EXERCISE - Could you copy each of the entries below word for word, without changing anything?

══ PROVIDED DATA ══

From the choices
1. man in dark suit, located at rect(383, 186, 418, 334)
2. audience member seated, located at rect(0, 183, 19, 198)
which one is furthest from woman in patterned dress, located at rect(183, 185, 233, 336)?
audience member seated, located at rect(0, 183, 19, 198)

═══

OUTPUT BELOW -
From the choices
1. man in dark suit, located at rect(383, 186, 418, 334)
2. audience member seated, located at rect(0, 183, 19, 198)
which one is furthest from woman in patterned dress, located at rect(183, 185, 233, 336)?
audience member seated, located at rect(0, 183, 19, 198)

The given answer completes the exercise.